# negativity towards home births



## Ginag88

How do u deal with the negativity of people telling you not to have a home birth?

It's already a scary choice. I know things can happening but they can in a hospital too.. I'm scared that something will go wrong because I have it home n the guilt would eat me alive


----------



## marigold91

I'm not sure if this is good advice or what you want to hear, but if you're not confident in your decision, you're definitely not going to be able to rationalize to those who don't understand.

I'm planning to have a natural birth in a hospital setting, so I don't have the experience of a homebirth, but with any decision, if you're not truly behind it, it will most likely just be more stressful for you. Home births are generally safe if you haven't had any pregnancy complications, and I'm sure no matter how sound you are in your decision to have a home birth, there's probably always a small "what if" in your head about the safety and security of you and your baby, but once you feel completely confident, it will be much easier to shut others down.

Talk with your midwife.

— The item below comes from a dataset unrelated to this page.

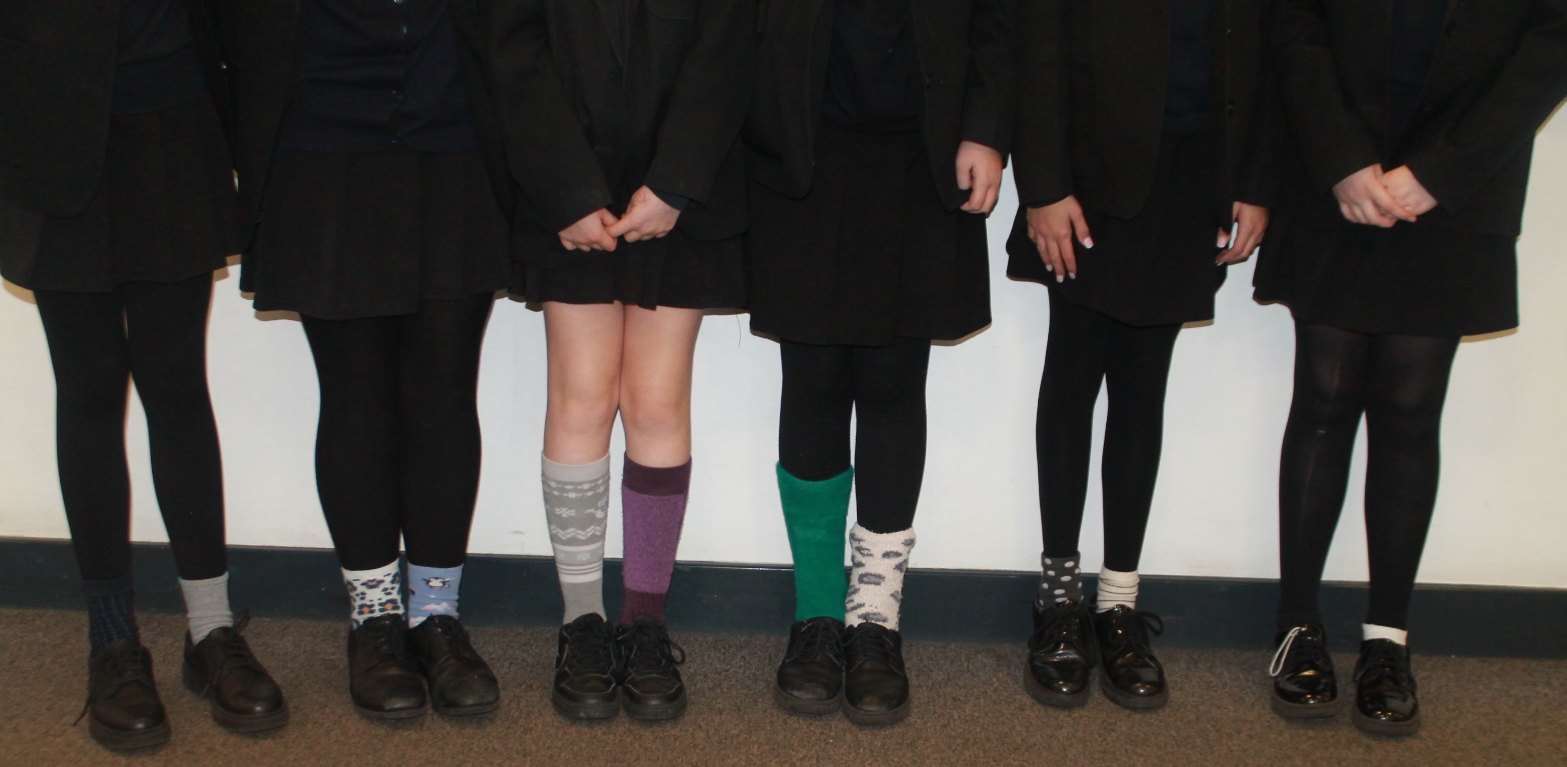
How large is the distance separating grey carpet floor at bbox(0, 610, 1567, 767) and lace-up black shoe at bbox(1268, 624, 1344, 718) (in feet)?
0.10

If you're dead set on having a home birth but have some qualms about the safety, your midwife can be an excellent resource. But she also can't fully change your mind or opinion. I would also recommend reading some books (specifically Ina May Gaskin's Guide to Childbirth), watching some youtube videos from those who went through homebirths, anything that will help you solidy your decision. I'm sure you've probably already seen the Business of Being Born, but that is a great resource as well :)

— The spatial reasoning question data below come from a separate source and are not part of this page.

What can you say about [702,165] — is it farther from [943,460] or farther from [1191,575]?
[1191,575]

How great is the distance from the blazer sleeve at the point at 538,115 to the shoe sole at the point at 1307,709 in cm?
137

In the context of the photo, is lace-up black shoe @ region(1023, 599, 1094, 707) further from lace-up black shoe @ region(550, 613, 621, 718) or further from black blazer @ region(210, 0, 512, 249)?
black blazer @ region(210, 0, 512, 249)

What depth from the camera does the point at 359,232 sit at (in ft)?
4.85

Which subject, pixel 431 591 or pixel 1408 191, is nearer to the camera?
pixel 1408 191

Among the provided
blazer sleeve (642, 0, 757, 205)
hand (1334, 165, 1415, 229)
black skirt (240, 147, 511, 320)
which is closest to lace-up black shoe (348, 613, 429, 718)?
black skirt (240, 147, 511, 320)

I hope I don't sound negative! My main point is that YOU have to be 100% comfortable and confident in your decision before you can adequately combat the negative remarks of others. At the end of the day, it's about you and your family - so even if you are feeling confident and have all the research and knowledge to back up your wishes, who cares - as long as you are happy with your birth plan and experience, that's all that matters :)


----------



## MindUtopia

I didn't get a whole lot of negativity from people (probably because I'm a scientist and they assume I know more than they do, so they don't want to question me!), but when people did question it, I always said I was choosing to birth at home because it seemed safer and easier and less painful than birthing in a hospital. In fact, it turned out that it was. I had a really positive birth experience, didn't ever feel like it was truly "painful" and I felt very relaxed and in control. I also had a 4 hour 2nd (pushing) stage, which isn't unusual or anything to necessary be concerned about (baby and I were both fine, she was posterior and turned before birth which is why it took so long), but had I been in hospital, they most certainly would have intervened using forceps or ventouse, which would have caused more trauma for me and potentially injury to my daughter. I have some friends who had forceps births and their babies had awful facial injuries. So it most certainly was safer. 

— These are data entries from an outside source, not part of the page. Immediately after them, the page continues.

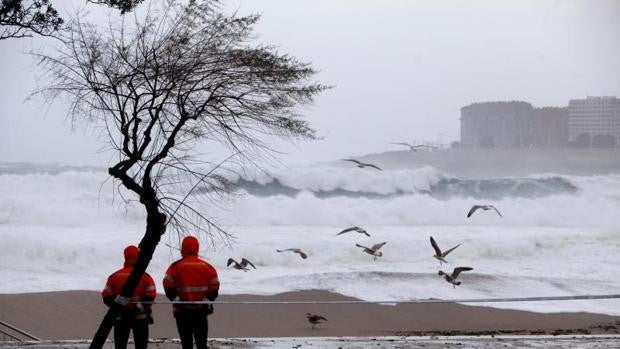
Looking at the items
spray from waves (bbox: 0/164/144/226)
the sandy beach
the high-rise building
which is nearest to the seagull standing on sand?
the sandy beach

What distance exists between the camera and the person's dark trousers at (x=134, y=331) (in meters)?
8.91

But I agree with the PP, if you are choosing a home birth (or whatever kind of birth you're choosing), you should be choosing it because it's where you feel the safest and most comfortable. If I had at any point felt like I would be safer and more comfortable in hospital, I would have birthed there. I birthed at home because it seemed safest and best to me and I felt really confident that my midwives had the tools and skills to handle any situation that arose. I think you really have to buy into that and believe it yourself if you want to have a positive experience (in any birth environment, not just at home), but also to convince other people that it's the right choice for you. For me, it was never a scary choice, so it was easy to communicate those feelings when I talked to anyone about it. 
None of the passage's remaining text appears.